EXERCICES PROPOSÉS –
a. Veuillez indiquer par oui ou non si chaque affirmation s'accorde avec l'entretien avec Neil Sholay, en citant les mots décisifs de celui-ci : (i) Neil Sholay est vice-président d'Oracle. (ii) Oracle compte transformer ses applications métier et SaaS dans les six prochains mois. (iii) Les flux de travail agentiques pourront mobiliser jusqu'à deux douzaines d'agents.
b. Reprenez l'entretien avec Neil Sholay juste après sa dernière phrase et poursuivez-le.

Neil Sholay (Oracle) "L'IA deviendra un service consommable via une API et son coût deviendra accessible"

Neil Sholay est vice-président d'Oracle, où il dirige les initiatives liées à l'IA et à la création de valeur commerciale. Il revient pour le JDN sur la stratégie d'Oracle dans le domaine.

Neil Sholay est VP AI Business value chez Orcale. © BP / JDN

JDN. Oracle développe depuis plusieurs mois une stratégie axée sur les agents d'IA. Quelle sera l'étape décisive pour développer des agents véritablement intelligents et autonomes, capables d'agir sans supervision humaine constante ?

Neil Sholay. L'agentique représente à mes yeux l'avenir du développement technologique, bien que je ne le considère pas comme un aboutissement définitif. Dans les 12 à 18 prochains mois, Oracle va progressivement transformer ses applications métier et SaaS en intégrant des flux de travail agentiques. Ces flux pourront mobiliser jusqu'à deux douzaines d'agents individuels interconnectés, offrant aux utilisateurs un environnement flexible de personnalisation et de combinaison.

INFORMATIONS FOURNIES –
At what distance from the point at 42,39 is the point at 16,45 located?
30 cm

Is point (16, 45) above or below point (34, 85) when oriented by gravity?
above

RÉPONSES DONNÉES –
a.
(i) Oui : « Neil Sholay est vice-président d'Oracle ».
(ii) Non : « Dans les 12 à 18 prochains mois, Oracle va progressivement transformer ses applications métier et SaaS ».
(iii) Oui : « Ces flux pourront mobiliser jusqu'à deux douzaines d'agents individuels interconnectés ».

b.
Ma conviction profonde est que nous allons assister à une transformation de l'intelligence, à l'image de la révolution cloud il y a quelques années. Tout comme le cloud a modifié les modèles économiques en permettant de payer uniquement ce qui est utilisé, l'intelligence deviendra un service consommable via une API. L'histoire des innovations technologiques suit généralement trois phases : une première étape d'intelligence limitée, une phase de prolifération où les acteurs du marché construisent des solutions complexes, et enfin l'émergence de plateformes globales qui intègrent naturellement ces fonctionnalités.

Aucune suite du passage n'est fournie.